## Exercise objective
Return the lines below that contain the word "between".

(Collected data)
- - -

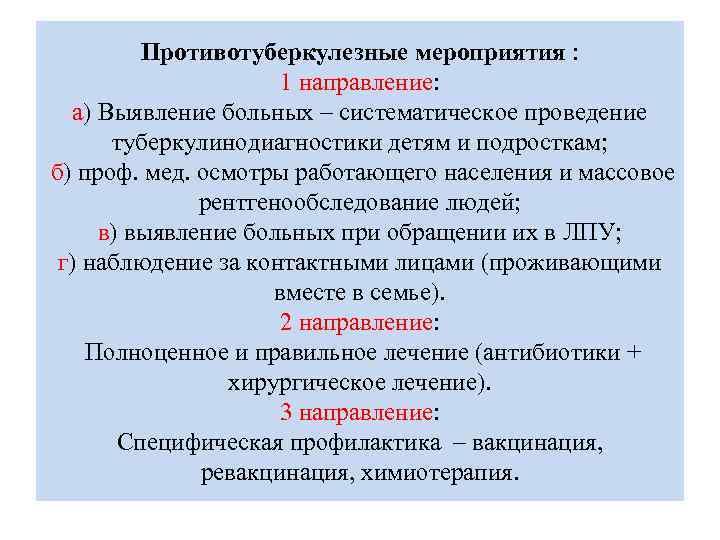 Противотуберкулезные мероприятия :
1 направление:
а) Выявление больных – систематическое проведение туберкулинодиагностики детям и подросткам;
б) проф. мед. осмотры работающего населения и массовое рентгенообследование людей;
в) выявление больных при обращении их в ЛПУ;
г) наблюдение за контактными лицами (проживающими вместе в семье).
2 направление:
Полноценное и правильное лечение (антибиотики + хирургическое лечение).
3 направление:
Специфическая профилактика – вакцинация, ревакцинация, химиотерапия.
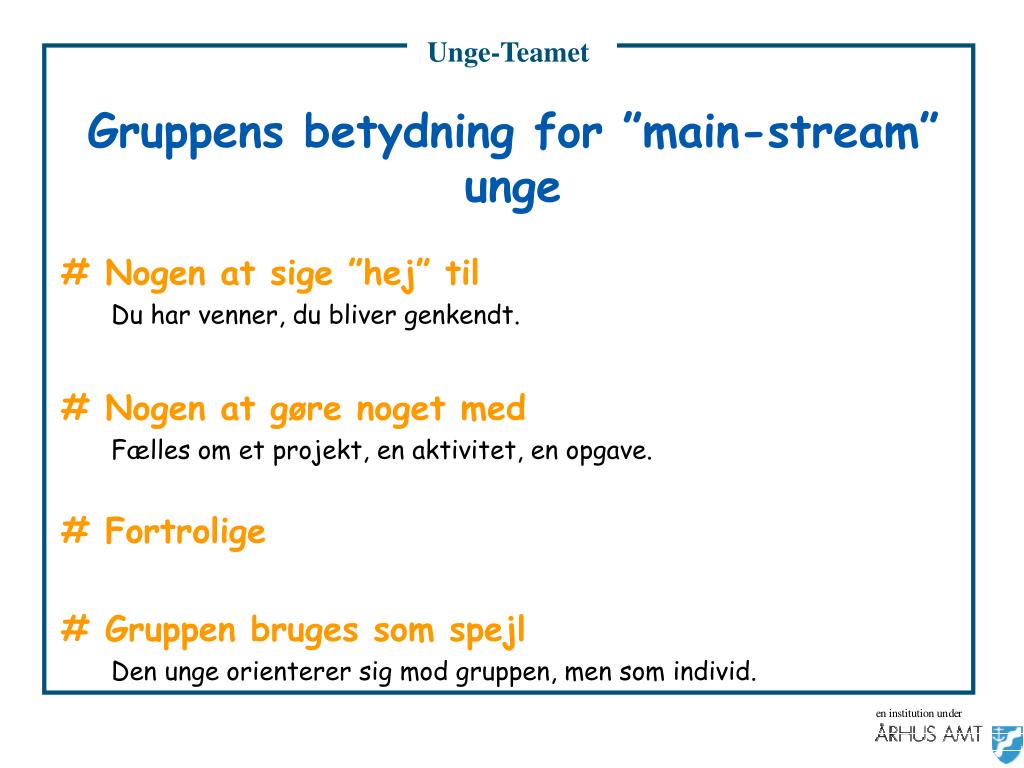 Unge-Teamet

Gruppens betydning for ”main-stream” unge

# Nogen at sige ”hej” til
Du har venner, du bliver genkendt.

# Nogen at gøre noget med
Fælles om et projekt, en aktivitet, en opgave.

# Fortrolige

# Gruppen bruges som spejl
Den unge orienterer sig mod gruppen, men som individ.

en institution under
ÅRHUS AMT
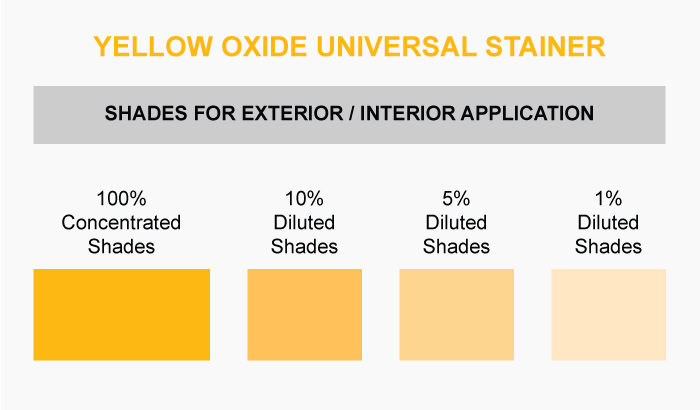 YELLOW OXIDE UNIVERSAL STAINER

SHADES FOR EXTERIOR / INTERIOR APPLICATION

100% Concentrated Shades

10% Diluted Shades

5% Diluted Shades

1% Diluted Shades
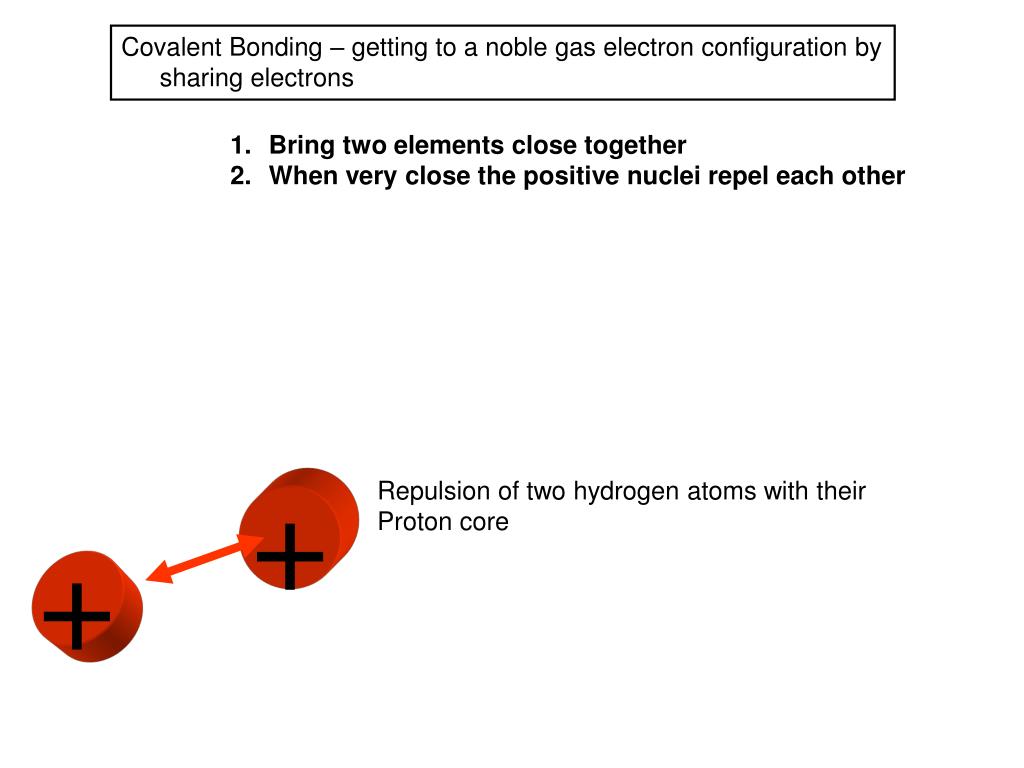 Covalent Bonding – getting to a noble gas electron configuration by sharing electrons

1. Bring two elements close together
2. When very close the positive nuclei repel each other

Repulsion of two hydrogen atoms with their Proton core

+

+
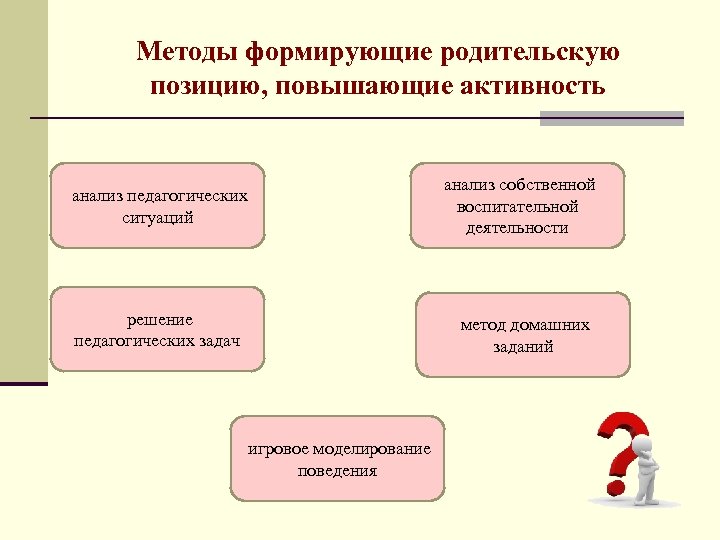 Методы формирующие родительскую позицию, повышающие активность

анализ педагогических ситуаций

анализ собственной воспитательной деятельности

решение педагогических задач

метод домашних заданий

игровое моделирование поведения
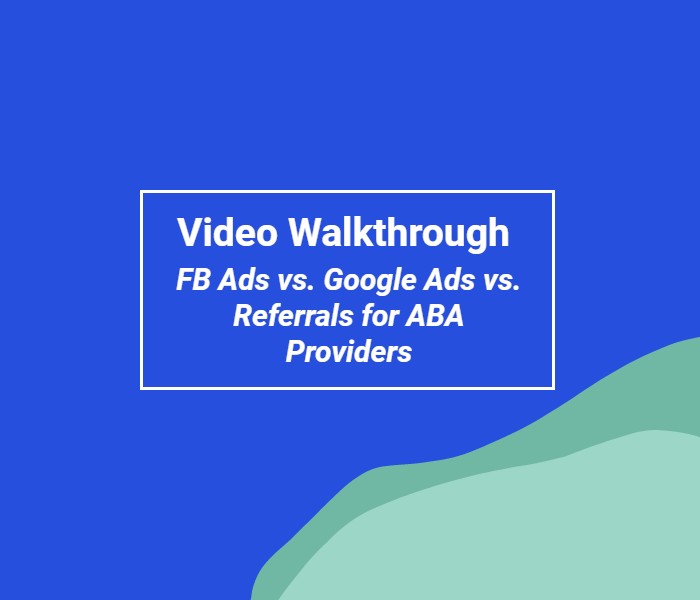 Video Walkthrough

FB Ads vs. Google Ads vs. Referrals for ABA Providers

- - -

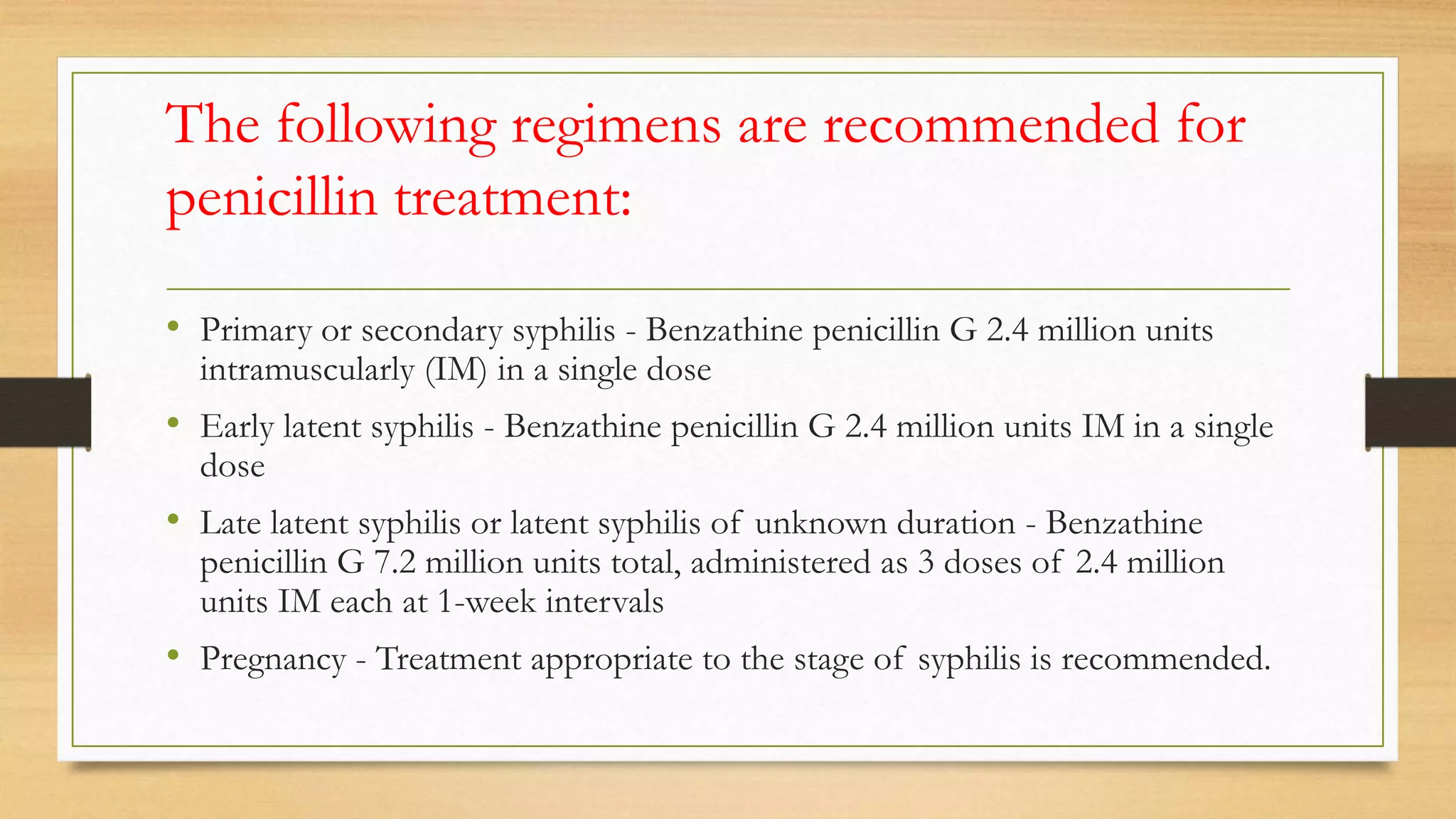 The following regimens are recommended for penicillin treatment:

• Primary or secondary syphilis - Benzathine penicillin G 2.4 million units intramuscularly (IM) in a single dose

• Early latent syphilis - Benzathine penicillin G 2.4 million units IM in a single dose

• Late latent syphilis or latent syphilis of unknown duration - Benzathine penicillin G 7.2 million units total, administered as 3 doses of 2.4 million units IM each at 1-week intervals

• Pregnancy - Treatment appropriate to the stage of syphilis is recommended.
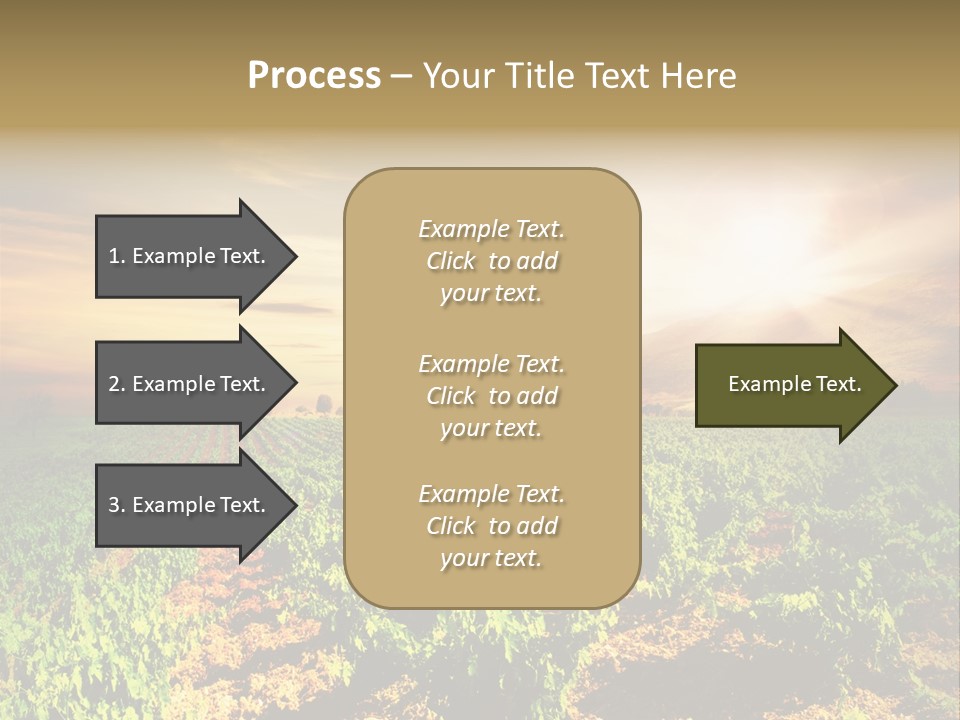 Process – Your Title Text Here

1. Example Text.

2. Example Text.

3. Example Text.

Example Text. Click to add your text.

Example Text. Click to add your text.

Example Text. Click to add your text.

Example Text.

- - -

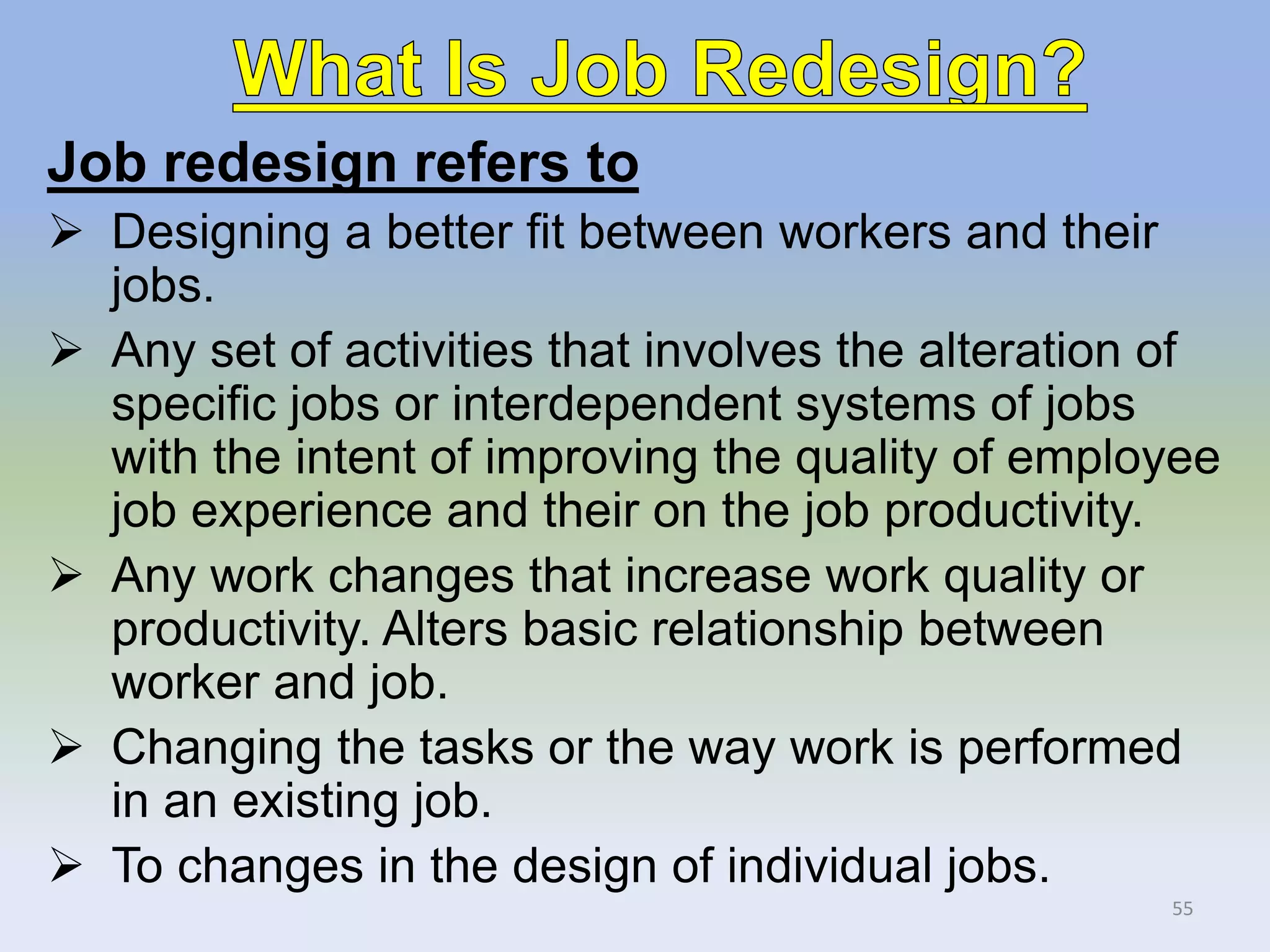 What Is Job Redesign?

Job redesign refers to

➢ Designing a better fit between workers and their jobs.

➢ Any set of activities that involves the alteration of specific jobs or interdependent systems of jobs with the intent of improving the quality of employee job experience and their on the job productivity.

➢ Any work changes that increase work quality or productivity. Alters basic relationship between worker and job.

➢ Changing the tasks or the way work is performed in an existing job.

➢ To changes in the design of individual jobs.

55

- - -

## Answer to the problem
➢ Designing a better fit between workers and their jobs.
➢ Any work changes that increase work quality or productivity. Alters basic relationship between worker and job.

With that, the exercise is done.